I wouldn’t say I’m a control freak, but I am definitely “control aligned”. If something is important to me I like to know what’s going on under the hood. I also hate to depend on someone else for something I’m capable of.

So I have no problem trusting my accountant to keep me out of tax jail, or hiring a painter for the house, but there is a long list of things I tend to overanalyze and have trouble letting go of.

Pretty damn high up that list is the Securosis Nexus.

I have been programming as a hobby since third grade, and for a while there in the early days of web applications it was my full time profession. I don’t know C worth a darn, but I was pretty spiffy with database design and my (now antiquated) toolset for building web apps. I still code when I can, but it’s more like home repair than being a general contractor.

When Mike, Adrian, and I came up with the idea for the Nexus I did all the design work. From the UI sketches we sent to the visual designers to the features and logic flow. Not that I did it all alone, but I took point, and I’m the one who interfaces with our contractors.

Which is where I’m learning how to let go. The hard way.

I have managed (small) programming teams before but this is my first time on the hiring side of the contractor relationship. It’s also the first time I haven’t written any significant amount of code for something I’m pretty much betting my future on (and the future of my partners and our families).

Our current contractor team is great. Among other things they suggested an entirely new architecture for the backend that is far better than my initial plans and our PoC code. I wish they would QA a little better (hi guys!), and we don’t always see things the same way, but I’m damn happy with the product.

But it’s extremely hard for me to rely on them. For example, today I wanted to change how a certain part of the system functioned (how we handle internal links). I know what needs to be done, and even know generally what needs to happen within the code, but I realized I would probably just screw it up. And it would take me a few hours (to screw up), while they can sort it all out in a fraction of the time.

I don’t know why this bothers me. Maybe it’s knowing that I’ll see a line item on an invoice down the road. But it’s probably some deep-seated need to feel I’m in control and not dependant on someone else for something so important.
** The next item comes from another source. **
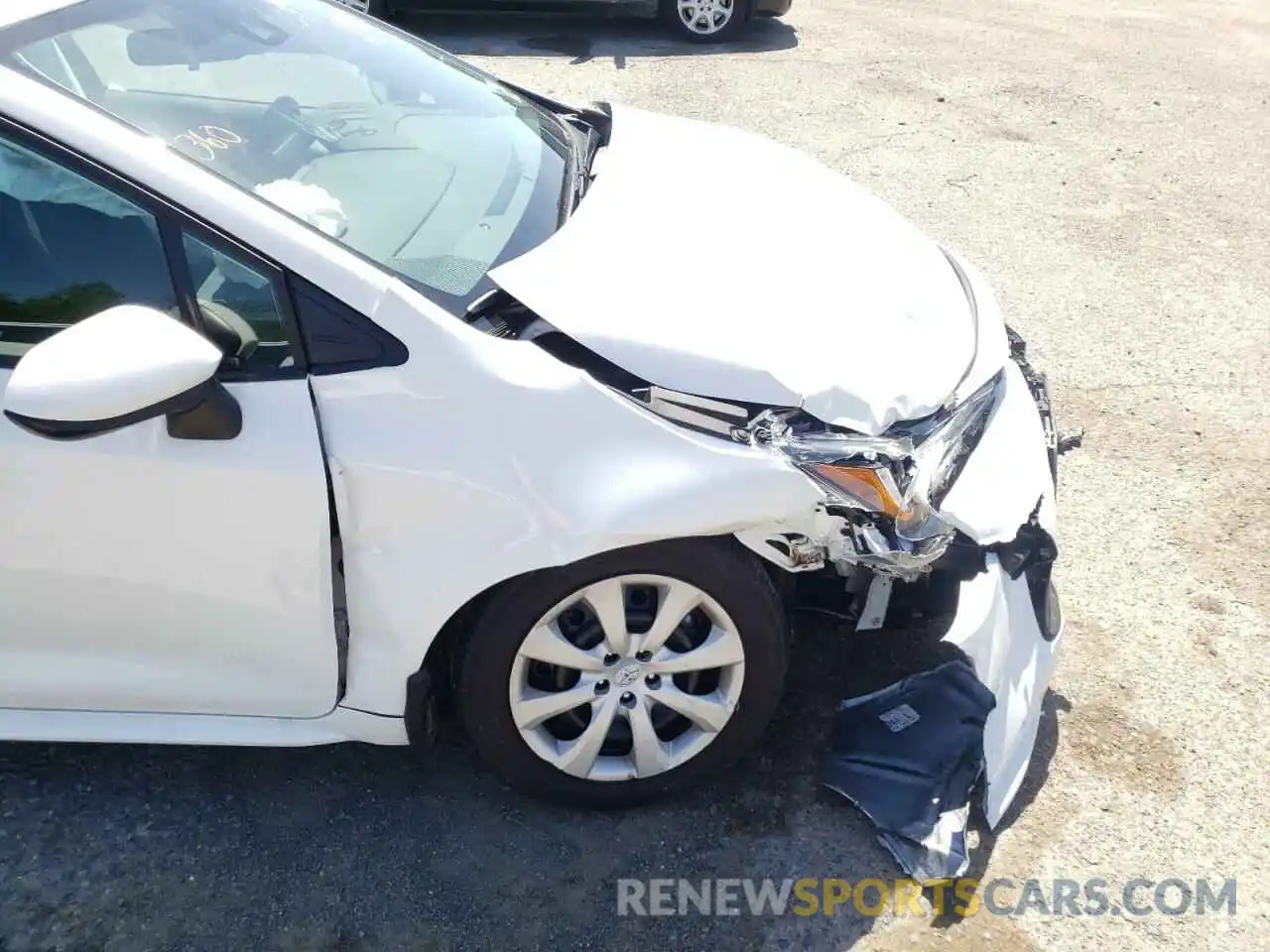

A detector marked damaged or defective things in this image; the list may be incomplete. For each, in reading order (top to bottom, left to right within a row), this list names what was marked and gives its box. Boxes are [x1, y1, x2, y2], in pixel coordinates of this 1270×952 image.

But I am. And I need to get used to it.

On to the Summary:

Webcasts, Podcasts, Outside Writing, and Conferences

Favorite Securosis Posts

  • Mike Rothman: Virtual USB? Not.. Adrian has it right here. Even though it’s more secure to carry (yet another) device, users won’t do it. They want everything on their smartphone, and they will get it. It’s just a matter of when, and at what cost (in terms of security or data loss).
  • Adrian Lane: How Regular Folks See Online Safety. Lately news items are right out of Theater of the Absurd: Security Tragicomedy.
  • Rich: Tokenization Guidance: Audit Advice. Adrian is really building the most definitive guide out there.

Other Securosis Posts

Favorite Outside Posts

  • Mike Rothman: 3 Free Tools to Fake DNS Responses for Malware Analysis. This is a good tip for testing, but also critical for understanding the tactics adversaries will use against you.
  • Adrian Lane: The Chicago Way. Our own Dave Lewis does the best job in the blogsphere at explaining what the heck is going on with the Anonymous / Los Zetas gang confrontation.
  • James Arlen: Harvard Stupid. Two posts in one – interesting financial story tailed by an excellent example of how security should be implemented from a big picture view. If you run IT security for your company, read this!
  • Rich: Kevin Beaver on why users violate policies. I don’t agree with the lazy comment though – it’s not being lazy if your goal is to get your job done and you deal with something in the way.

Research Reports and Presentations

Top News and Posts

Blog Comment of the Week

This week we are redirecting our donation to support Brad “theNurse” Smith. This week’s best comment goes to Zac, in response to Conspiracy Theories, Tin Foil Hats, and Security Research.

I personally think that the problem with the media hype is that it seems to distract more than inform.

The overall result being that you end up with “experts” arguing over inconsequential details… in the same way passengers on a crashing blimp argue over the best way to use the parachutes instead of just using them.

I don’t care (as a security guy) at the moment if the Duqu coders had access to the original Stuxnet code or if they were all wearing blue shirts when they uploaded it… I just care about what I need to do to detect it and what preventative measures it makes sense to use.

That’s my half-nibble.


PS: your drivel is at least interesting… and much less reactionary.